Synology had an FAQ that seemed perfect:

I added new drives to my Synology NAS, but the available capacity didn’t increase. What can I do?

Nope, can’t increase, it is greyed out.

Expand the Volume Size

Also nope, same reason.

Add Drives to Expand the Storage Pool Capacity

Sounds exactly like what I’m trying to do. (I’m actually wrong, more on this one later.)

How I upgraded my Synology NAS to a bigger disk

Yikes. Almost a decade old and manually running commands against the partition tables. Also includes a bunch of “should do the trick but didn’t work for me” statements.

Adding, extending, and removing Linux disks and partitions in 2019

More recent however not Synology-specific. I did run the fdisk and parted commands for inspection, and they confirmed that 6TB drives were only using 3TB (as far as I could interpret, at least). And if I’m being honest, I did try crossing my fingers and running one of the rescan commands, hoping for magic, but it didn’t fix anything and I didn’t want to push my luck.

So finally I ended up in the forums with a post:

Grow Synology after adding larger drives

One person was curious about the drives and the other person, although they technically answered the question literally, they didn’t really answer the problem or provide anything useful. Granted that this is a free forum filled with community members how are probably answering in their free time, I’m not knocking that. The fact that I got a discussion going fairly fast was great. But coming from SO, when we state a fact we try to back it up with the source of the fact. The same day as I posted my question to Synology I commented on another on SO where I drove the person to more information. Same with the day before. Short and sweet, but still leading them. (It also doesn’t help that a prior post literally said RTM.) But that’s a side problem. Once again, I’m not bashing anyone, I’m grateful for any help I could get.

After getting the technical answer I continued searching and that’s when I finally noticed the text installing additional drives on this page. Yes, that page title is also Add Drives, and I fully acknowledge that I was wrong and I scanned too fast and I was searching for the wrong things.

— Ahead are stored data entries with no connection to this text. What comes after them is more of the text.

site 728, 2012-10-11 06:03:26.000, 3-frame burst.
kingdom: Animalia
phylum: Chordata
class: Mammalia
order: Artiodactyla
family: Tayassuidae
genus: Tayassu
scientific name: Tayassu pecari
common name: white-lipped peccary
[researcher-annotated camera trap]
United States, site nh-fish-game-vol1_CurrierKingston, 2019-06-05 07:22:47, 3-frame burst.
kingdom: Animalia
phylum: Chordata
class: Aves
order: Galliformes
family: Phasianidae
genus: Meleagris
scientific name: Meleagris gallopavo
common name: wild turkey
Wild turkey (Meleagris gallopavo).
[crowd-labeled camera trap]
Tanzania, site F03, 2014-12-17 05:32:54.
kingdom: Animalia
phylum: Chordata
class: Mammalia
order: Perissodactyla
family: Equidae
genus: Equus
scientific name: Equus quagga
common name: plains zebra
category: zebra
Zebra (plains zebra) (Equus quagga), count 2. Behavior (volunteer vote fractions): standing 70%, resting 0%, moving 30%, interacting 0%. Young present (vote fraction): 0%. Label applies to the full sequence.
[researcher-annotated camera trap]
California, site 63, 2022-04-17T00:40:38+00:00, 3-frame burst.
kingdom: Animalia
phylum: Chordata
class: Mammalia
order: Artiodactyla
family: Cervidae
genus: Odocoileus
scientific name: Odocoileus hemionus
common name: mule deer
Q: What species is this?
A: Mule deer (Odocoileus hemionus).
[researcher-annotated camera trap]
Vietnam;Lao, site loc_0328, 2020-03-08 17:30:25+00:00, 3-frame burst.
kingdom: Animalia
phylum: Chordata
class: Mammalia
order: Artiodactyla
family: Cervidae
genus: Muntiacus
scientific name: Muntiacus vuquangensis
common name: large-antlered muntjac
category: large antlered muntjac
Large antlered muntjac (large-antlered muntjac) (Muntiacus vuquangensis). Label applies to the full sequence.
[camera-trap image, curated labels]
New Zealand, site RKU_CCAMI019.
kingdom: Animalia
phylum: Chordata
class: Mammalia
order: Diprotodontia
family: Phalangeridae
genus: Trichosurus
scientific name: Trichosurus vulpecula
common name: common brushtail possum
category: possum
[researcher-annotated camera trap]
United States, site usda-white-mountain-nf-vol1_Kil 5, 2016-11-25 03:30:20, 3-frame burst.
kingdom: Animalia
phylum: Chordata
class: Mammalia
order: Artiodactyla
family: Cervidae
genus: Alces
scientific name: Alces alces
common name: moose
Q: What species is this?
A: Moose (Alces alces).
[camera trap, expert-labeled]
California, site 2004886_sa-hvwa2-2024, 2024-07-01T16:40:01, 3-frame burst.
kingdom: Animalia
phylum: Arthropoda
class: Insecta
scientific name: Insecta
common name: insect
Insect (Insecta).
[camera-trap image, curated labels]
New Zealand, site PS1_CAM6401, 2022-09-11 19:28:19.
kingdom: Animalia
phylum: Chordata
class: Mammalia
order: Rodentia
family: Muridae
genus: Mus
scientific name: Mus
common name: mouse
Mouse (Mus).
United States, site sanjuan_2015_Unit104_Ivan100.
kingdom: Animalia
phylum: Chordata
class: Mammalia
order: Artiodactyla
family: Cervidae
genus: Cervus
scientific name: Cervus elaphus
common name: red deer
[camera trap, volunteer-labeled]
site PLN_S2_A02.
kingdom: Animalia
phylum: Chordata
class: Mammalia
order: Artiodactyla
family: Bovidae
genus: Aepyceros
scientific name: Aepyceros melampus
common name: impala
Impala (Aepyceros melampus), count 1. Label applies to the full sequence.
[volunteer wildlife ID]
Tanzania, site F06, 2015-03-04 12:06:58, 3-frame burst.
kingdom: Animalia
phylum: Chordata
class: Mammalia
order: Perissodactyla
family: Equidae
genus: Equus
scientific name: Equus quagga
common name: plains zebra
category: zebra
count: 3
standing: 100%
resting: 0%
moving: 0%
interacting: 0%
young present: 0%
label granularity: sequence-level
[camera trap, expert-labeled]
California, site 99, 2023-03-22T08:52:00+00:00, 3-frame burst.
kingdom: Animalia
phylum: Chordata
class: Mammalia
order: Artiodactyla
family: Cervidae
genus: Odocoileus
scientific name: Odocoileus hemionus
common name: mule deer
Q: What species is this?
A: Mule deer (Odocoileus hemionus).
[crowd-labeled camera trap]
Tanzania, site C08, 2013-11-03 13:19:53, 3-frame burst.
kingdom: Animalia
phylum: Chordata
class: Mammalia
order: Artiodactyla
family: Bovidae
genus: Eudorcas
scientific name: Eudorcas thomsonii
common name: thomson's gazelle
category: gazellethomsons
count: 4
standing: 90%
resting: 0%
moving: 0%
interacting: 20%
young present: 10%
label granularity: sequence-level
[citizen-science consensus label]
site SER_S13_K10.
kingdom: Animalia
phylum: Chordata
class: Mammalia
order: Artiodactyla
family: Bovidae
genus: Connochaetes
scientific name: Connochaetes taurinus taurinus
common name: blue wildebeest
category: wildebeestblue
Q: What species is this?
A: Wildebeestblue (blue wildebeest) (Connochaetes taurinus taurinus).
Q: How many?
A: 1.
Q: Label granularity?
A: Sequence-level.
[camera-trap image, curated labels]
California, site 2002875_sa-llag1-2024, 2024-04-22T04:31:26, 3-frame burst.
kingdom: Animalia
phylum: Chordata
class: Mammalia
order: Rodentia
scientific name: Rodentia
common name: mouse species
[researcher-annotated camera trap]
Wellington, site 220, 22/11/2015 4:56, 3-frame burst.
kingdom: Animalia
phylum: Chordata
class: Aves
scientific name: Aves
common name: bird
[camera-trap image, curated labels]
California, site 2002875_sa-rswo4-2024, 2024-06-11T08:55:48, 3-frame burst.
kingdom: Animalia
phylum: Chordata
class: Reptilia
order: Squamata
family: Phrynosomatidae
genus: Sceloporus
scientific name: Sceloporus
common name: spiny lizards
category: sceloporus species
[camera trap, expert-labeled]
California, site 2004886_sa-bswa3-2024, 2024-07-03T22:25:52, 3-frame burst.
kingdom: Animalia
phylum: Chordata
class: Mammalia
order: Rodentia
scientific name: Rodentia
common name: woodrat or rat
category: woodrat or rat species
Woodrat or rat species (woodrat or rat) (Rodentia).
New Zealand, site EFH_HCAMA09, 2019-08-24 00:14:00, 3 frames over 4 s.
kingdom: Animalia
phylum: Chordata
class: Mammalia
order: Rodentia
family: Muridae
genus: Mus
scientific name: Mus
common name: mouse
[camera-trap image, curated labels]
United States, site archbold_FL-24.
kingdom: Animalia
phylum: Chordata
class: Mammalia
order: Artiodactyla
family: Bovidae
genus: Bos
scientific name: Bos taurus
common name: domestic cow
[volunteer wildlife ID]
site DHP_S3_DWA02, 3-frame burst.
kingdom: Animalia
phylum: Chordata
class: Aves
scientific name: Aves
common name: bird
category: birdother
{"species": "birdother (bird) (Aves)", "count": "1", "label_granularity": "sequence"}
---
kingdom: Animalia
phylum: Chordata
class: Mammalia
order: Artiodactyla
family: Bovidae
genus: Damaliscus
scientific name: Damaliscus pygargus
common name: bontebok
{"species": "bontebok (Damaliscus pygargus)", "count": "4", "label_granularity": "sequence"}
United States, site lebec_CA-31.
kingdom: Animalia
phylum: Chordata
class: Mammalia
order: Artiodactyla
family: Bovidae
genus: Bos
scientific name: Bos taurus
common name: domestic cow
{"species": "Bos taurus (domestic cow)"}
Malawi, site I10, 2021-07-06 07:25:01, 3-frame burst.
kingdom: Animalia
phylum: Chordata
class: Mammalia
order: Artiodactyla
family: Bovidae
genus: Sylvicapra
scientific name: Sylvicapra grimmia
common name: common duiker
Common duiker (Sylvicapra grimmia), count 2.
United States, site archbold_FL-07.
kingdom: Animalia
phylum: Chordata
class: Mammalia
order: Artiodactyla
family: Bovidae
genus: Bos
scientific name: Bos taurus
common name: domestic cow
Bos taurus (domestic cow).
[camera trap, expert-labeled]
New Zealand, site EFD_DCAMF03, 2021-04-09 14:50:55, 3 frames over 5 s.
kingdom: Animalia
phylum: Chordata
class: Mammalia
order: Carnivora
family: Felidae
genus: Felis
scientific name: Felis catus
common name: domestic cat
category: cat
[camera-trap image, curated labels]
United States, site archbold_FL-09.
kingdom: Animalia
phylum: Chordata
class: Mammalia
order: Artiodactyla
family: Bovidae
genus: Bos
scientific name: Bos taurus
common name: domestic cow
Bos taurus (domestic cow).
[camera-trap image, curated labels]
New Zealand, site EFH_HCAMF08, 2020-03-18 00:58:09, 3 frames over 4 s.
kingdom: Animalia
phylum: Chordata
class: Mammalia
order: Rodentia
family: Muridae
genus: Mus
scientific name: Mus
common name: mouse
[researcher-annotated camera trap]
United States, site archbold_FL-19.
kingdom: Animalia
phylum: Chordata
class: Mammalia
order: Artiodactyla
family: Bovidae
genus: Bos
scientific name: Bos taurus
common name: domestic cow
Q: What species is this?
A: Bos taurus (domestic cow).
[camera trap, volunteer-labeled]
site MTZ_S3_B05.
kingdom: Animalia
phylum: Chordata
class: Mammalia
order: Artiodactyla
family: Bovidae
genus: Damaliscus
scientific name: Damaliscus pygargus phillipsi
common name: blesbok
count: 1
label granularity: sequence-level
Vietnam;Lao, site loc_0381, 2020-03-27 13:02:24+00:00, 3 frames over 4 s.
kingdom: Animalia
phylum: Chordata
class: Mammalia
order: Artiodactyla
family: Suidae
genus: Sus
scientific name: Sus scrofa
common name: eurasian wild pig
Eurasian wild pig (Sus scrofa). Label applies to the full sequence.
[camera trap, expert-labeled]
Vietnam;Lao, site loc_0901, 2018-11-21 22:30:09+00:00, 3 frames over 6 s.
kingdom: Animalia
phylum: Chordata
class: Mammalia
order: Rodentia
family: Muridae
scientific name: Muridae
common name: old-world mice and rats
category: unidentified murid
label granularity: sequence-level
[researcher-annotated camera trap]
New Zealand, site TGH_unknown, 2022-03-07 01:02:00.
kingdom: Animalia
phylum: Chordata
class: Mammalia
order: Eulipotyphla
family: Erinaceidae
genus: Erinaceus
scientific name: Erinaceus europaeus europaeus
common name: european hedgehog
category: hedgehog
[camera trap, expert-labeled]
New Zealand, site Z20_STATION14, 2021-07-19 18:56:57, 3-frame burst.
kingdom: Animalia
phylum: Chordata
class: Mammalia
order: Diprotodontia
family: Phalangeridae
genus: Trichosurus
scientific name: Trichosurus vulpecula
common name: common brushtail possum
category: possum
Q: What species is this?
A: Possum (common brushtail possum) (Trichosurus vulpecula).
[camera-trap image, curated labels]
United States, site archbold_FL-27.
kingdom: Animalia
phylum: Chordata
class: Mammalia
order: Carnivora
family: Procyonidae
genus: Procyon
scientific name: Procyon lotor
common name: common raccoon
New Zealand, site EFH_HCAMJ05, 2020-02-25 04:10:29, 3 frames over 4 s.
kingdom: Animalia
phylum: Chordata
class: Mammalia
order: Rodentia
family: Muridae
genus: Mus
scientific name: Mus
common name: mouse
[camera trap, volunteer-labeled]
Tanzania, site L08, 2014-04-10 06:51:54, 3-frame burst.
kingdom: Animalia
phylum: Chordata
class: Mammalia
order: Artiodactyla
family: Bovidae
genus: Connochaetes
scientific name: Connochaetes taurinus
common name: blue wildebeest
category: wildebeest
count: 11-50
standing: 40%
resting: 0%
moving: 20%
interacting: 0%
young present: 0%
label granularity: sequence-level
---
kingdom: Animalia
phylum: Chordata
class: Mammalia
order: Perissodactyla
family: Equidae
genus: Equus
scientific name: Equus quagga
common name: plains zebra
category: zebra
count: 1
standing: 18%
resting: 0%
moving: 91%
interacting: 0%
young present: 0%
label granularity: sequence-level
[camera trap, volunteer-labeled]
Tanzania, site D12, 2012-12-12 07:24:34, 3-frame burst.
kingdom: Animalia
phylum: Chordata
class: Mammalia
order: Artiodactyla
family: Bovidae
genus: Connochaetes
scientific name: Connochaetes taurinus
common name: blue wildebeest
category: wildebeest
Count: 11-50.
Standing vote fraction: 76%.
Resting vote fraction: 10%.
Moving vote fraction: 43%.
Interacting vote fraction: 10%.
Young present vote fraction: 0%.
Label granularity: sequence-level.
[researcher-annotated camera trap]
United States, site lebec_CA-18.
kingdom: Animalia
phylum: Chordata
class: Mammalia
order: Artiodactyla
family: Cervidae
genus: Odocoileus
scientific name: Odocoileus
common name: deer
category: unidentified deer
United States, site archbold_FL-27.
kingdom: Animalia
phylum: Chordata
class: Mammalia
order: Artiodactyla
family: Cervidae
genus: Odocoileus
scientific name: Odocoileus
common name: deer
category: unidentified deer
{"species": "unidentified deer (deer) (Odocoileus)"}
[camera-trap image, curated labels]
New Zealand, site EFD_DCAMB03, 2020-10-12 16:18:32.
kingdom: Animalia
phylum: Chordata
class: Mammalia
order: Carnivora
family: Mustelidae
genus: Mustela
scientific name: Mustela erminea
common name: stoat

What I really needed was Replace a Drive.

In that article we get:

If the existing drives are of different sizes, then the replacement drive must be equal to or larger than the largest existing drive. You must replace the smaller drives first to optimize the usage of storage pool capacity. For example, if your SHR storage pool consists of three drives of different sizes (i.e., 4 TB, 3 TB, and 2 TB), then the replacement drive must be at least 4 TB. Replace the 3 TB or 2 TB drives first.

In the past when I had performed this operation I had always been replacing drives in the array with larger drives. Our most recent growth prior to this, however, was to add two 14TB drives since they were super stupid cheap at the time. This meant that for the first time ever I was adding drives that weren’t the largest in the entire array.

I was wrong. I didn’t RTM. I know now. Hopefully you do, too.

Update: Right after posting this I see there is a response in the forums giving me a little bit of closure that states the only fix is to backup and start over. So at least I have the answer I was looking for now.